I'm a middle aged guy and have had three long term heterosexual relationships - I also have two kids, one of each, both teenagers After my last divorce (sexuality wasn't a direct cause although I was in a casual homosexual relationship while I was married) I had several homosexual relationships, most short. I have never been in love with someone of the same sex, although I have been in love with many women. I find naked men a lot more arousing than naked women though. As I get older, the whole prospect of coming out gets harder. People I've known for years expect me to be a certain kind of a guy - and I'm just not! So who the hell should I be today???
Be who you want to be. Do whatever feel right. You are under no obligation to conform to other people's "standards", and in this day and age, they shouldn't care.

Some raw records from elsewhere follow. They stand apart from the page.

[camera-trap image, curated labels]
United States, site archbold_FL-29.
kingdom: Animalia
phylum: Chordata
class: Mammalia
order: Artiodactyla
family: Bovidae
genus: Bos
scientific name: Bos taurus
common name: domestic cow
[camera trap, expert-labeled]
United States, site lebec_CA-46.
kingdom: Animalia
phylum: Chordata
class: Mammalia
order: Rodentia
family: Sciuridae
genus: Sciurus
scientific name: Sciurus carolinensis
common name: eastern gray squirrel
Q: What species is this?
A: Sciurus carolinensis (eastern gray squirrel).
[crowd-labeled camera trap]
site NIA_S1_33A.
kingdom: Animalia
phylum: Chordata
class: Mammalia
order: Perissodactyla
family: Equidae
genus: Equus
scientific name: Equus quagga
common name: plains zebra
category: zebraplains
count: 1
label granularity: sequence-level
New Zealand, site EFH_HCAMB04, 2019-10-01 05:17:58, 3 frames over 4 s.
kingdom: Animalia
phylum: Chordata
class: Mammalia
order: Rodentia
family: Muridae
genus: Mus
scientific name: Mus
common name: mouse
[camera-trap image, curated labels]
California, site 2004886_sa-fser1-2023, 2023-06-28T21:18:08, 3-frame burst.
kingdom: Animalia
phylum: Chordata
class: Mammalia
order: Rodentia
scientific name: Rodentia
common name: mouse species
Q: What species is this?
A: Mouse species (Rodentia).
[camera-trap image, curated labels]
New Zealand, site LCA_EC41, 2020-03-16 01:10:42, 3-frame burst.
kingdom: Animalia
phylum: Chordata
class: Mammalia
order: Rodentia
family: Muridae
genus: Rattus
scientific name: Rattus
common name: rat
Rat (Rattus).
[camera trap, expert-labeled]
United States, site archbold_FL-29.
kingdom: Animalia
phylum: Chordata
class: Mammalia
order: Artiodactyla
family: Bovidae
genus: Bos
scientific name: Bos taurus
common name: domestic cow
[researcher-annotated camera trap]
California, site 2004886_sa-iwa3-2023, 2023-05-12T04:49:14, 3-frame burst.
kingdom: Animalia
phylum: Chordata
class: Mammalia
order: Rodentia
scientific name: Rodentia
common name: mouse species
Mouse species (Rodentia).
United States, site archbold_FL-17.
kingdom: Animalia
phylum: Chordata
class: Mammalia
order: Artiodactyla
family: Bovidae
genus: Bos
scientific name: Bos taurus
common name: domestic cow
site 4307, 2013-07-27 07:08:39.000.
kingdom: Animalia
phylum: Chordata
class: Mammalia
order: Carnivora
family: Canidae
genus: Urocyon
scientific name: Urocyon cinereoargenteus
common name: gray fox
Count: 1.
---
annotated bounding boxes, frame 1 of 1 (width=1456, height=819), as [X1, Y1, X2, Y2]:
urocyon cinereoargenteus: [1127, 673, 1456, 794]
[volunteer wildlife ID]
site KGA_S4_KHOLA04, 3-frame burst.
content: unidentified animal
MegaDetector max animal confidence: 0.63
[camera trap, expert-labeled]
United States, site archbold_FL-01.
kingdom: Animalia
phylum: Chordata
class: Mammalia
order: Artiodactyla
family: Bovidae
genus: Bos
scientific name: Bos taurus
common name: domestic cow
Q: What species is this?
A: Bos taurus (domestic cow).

Hey Huggie, welcome to EC! You have asked the most fundamental question of all, and it is the most terrifying. What is happening to you has happened to us...we became ourselves, and the hardest part of that is letting go. That means letting go of who you thought you were, letting go of any concern about what others may think, and letting go of the past. You ask us who you should be, that is both easy to answer and hard to do: be yourself, and live with yourself with integrity, so that what you are on the inside matches what you are on the outside...us gay guys: it's all about what matches!
I went to a social event earlier this week attended by several thousand people. I brought my boyfriend with me. I was simply myself, for everyone to see. I did not give it a second thought. I am whom I am......
I'm sure I'll get there - I'm having a tough time convincing myself right now. I've told a few female friends that I'm gay and they're good with it but my oldest friends and kids? Hmmmm...harder!